Make an exact copy of all the records.
┏━━
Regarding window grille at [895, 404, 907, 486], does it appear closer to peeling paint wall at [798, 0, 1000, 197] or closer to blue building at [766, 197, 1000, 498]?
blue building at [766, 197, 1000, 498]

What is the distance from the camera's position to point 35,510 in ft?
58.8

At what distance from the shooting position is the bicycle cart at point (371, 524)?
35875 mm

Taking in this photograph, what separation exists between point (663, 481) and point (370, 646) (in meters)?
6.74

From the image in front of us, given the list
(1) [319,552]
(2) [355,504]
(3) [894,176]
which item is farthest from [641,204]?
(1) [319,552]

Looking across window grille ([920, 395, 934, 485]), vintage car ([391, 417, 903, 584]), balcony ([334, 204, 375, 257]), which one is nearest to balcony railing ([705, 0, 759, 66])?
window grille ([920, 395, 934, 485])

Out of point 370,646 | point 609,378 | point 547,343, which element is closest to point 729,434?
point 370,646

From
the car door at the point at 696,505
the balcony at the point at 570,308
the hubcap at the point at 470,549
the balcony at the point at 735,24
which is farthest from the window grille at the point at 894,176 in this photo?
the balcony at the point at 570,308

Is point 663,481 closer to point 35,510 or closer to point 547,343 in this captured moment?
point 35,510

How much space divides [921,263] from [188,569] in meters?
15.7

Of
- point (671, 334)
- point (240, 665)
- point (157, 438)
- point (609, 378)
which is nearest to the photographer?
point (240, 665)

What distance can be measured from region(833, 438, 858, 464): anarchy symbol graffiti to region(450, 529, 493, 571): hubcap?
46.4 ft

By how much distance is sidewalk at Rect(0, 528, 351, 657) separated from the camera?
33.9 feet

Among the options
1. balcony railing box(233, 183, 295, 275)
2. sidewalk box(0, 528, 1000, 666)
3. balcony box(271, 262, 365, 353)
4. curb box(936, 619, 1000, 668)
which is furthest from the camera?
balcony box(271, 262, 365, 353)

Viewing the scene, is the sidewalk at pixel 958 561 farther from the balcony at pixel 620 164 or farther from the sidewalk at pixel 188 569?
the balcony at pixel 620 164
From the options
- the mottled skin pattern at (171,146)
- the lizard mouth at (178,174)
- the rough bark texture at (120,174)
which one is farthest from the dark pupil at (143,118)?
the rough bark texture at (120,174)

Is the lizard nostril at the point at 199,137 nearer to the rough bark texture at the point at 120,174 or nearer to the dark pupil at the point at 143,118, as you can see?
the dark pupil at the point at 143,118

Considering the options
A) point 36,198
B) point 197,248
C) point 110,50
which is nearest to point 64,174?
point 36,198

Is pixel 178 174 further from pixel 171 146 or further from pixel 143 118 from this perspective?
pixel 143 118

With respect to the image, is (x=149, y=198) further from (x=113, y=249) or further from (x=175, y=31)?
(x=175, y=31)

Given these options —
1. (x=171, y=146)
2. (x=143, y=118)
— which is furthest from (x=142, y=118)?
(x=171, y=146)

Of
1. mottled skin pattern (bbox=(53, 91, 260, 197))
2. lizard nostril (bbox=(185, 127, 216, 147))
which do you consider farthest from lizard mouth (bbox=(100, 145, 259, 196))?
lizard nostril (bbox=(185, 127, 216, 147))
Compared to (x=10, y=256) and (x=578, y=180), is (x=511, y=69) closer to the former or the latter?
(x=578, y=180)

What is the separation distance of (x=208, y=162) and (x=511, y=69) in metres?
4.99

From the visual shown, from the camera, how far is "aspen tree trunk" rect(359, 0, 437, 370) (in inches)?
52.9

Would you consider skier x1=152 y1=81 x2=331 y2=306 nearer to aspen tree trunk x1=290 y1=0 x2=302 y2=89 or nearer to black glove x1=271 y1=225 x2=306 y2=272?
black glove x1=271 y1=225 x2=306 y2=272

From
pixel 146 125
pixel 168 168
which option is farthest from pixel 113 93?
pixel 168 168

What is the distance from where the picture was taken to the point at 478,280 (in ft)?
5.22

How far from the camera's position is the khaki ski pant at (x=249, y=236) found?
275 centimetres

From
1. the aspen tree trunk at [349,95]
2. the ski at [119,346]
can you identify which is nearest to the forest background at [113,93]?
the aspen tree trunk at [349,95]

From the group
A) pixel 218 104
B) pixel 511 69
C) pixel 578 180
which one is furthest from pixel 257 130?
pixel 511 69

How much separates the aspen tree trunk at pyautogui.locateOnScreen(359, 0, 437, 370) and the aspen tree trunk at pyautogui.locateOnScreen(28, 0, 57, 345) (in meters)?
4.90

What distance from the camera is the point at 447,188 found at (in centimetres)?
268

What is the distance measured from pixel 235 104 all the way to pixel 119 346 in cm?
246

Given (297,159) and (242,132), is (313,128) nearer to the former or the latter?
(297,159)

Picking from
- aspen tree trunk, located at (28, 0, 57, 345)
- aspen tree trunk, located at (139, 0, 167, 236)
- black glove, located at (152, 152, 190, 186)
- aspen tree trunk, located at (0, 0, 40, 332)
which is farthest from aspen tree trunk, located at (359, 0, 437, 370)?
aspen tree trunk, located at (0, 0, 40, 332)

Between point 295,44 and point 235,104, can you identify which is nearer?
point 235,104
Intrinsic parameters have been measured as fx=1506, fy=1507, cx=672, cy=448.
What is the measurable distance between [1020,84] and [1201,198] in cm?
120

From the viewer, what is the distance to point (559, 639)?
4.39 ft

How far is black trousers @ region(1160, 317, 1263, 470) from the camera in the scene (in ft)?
┗━━
:: CORRECT ANSWER ::
Regarding window grille at [895, 404, 907, 486], does it appear closer to peeling paint wall at [798, 0, 1000, 197] or closer to blue building at [766, 197, 1000, 498]?
blue building at [766, 197, 1000, 498]

What is the distance from the camera's position to point 35,510 in ft?
58.8

At what distance from the shooting position is the bicycle cart at point (371, 524)?
35875 mm

Taking in this photograph, what separation exists between point (663, 481) and point (370, 646) (in meters)?
6.74

From the image in front of us, given the list
(1) [319,552]
(2) [355,504]
(3) [894,176]
which item is farthest from [641,204]?
(1) [319,552]

Looking across window grille ([920, 395, 934, 485]), vintage car ([391, 417, 903, 584]), balcony ([334, 204, 375, 257]), which one is nearest to balcony railing ([705, 0, 759, 66])?
window grille ([920, 395, 934, 485])

Out of point 370,646 | point 609,378 | point 547,343, which element is closest to point 729,434?
point 370,646

From
the car door at the point at 696,505
the balcony at the point at 570,308
the hubcap at the point at 470,549
the balcony at the point at 735,24
which is farthest from the window grille at the point at 894,176 in this photo?
the balcony at the point at 570,308

Is point 663,481 closer to point 35,510 or closer to point 547,343 in this captured moment?
point 35,510

How much space divides [921,263] from [188,569] in meters?
15.7

Of
- point (671, 334)
- point (240, 665)
- point (157, 438)
- point (609, 378)
which is nearest to the photographer?
point (240, 665)

What distance can be measured from region(833, 438, 858, 464): anarchy symbol graffiti to region(450, 529, 493, 571): hubcap?
46.4 ft

By how much distance is sidewalk at Rect(0, 528, 351, 657) separated from the camera?
33.9 feet

Among the options
1. balcony railing box(233, 183, 295, 275)
2. sidewalk box(0, 528, 1000, 666)
3. balcony box(271, 262, 365, 353)
4. curb box(936, 619, 1000, 668)
which is furthest from the camera?
balcony box(271, 262, 365, 353)

Viewing the scene, is the sidewalk at pixel 958 561 farther from the balcony at pixel 620 164 or farther from the sidewalk at pixel 188 569?
the balcony at pixel 620 164
From the options
- the mottled skin pattern at (171,146)
- the lizard mouth at (178,174)
- the rough bark texture at (120,174)
which one is farthest from the dark pupil at (143,118)?
the rough bark texture at (120,174)

Is the lizard nostril at the point at 199,137 nearer to the rough bark texture at the point at 120,174 or nearer to the dark pupil at the point at 143,118, as you can see?
the dark pupil at the point at 143,118

Considering the options
A) point 36,198
B) point 197,248
C) point 110,50
which is nearest to point 64,174?
point 36,198

Is pixel 178 174 further from pixel 171 146 or further from pixel 143 118 from this perspective?
pixel 143 118

With respect to the image, is (x=149, y=198) further from (x=113, y=249) or further from (x=175, y=31)?
(x=175, y=31)

Given these options —
1. (x=171, y=146)
2. (x=143, y=118)
— which is furthest from (x=142, y=118)?
(x=171, y=146)

Of
1. mottled skin pattern (bbox=(53, 91, 260, 197))
2. lizard nostril (bbox=(185, 127, 216, 147))
which do you consider farthest from lizard mouth (bbox=(100, 145, 259, 196))?
lizard nostril (bbox=(185, 127, 216, 147))
Compared to (x=10, y=256) and (x=578, y=180), is (x=511, y=69) closer to the former or the latter?
(x=578, y=180)

What is the separation distance of (x=208, y=162) and (x=511, y=69) in metres?
4.99

From the visual shown, from the camera, how far is "aspen tree trunk" rect(359, 0, 437, 370) (in inches)?
52.9

Would you consider skier x1=152 y1=81 x2=331 y2=306 nearer to aspen tree trunk x1=290 y1=0 x2=302 y2=89 or nearer to black glove x1=271 y1=225 x2=306 y2=272?
black glove x1=271 y1=225 x2=306 y2=272

From
pixel 146 125
pixel 168 168
which option is farthest from pixel 113 93?
pixel 168 168

What is the distance from where the picture was taken to the point at 478,280 (in ft)?
5.22

How far from the camera's position is the khaki ski pant at (x=249, y=236) found?
275 centimetres

From
1. the aspen tree trunk at [349,95]
2. the ski at [119,346]
can you identify which is nearest to the forest background at [113,93]?
the aspen tree trunk at [349,95]

From the group
A) pixel 218 104
B) pixel 511 69
C) pixel 578 180
which one is furthest from pixel 257 130?
pixel 511 69

How much separates the aspen tree trunk at pyautogui.locateOnScreen(359, 0, 437, 370) and the aspen tree trunk at pyautogui.locateOnScreen(28, 0, 57, 345) (in meters)?
4.90

What distance from the camera is the point at 447,188 found at (in centimetres)?
268

What is the distance measured from pixel 235 104 all the way to pixel 119 346 in cm?
246

Given (297,159) and (242,132), is (313,128) nearer to the former or the latter?
(297,159)

Picking from
- aspen tree trunk, located at (28, 0, 57, 345)
- aspen tree trunk, located at (139, 0, 167, 236)
- black glove, located at (152, 152, 190, 186)
- aspen tree trunk, located at (0, 0, 40, 332)
which is farthest from aspen tree trunk, located at (359, 0, 437, 370)?
aspen tree trunk, located at (0, 0, 40, 332)

Between point 295,44 and point 235,104, can you identify which is nearer?
point 235,104
Intrinsic parameters have been measured as fx=1506, fy=1507, cx=672, cy=448.
What is the measurable distance between [1020,84] and [1201,198] in cm?
120

From the viewer, what is the distance to point (559, 639)?
4.39 ft

How far is black trousers @ region(1160, 317, 1263, 470) from the camera in the scene (in ft)?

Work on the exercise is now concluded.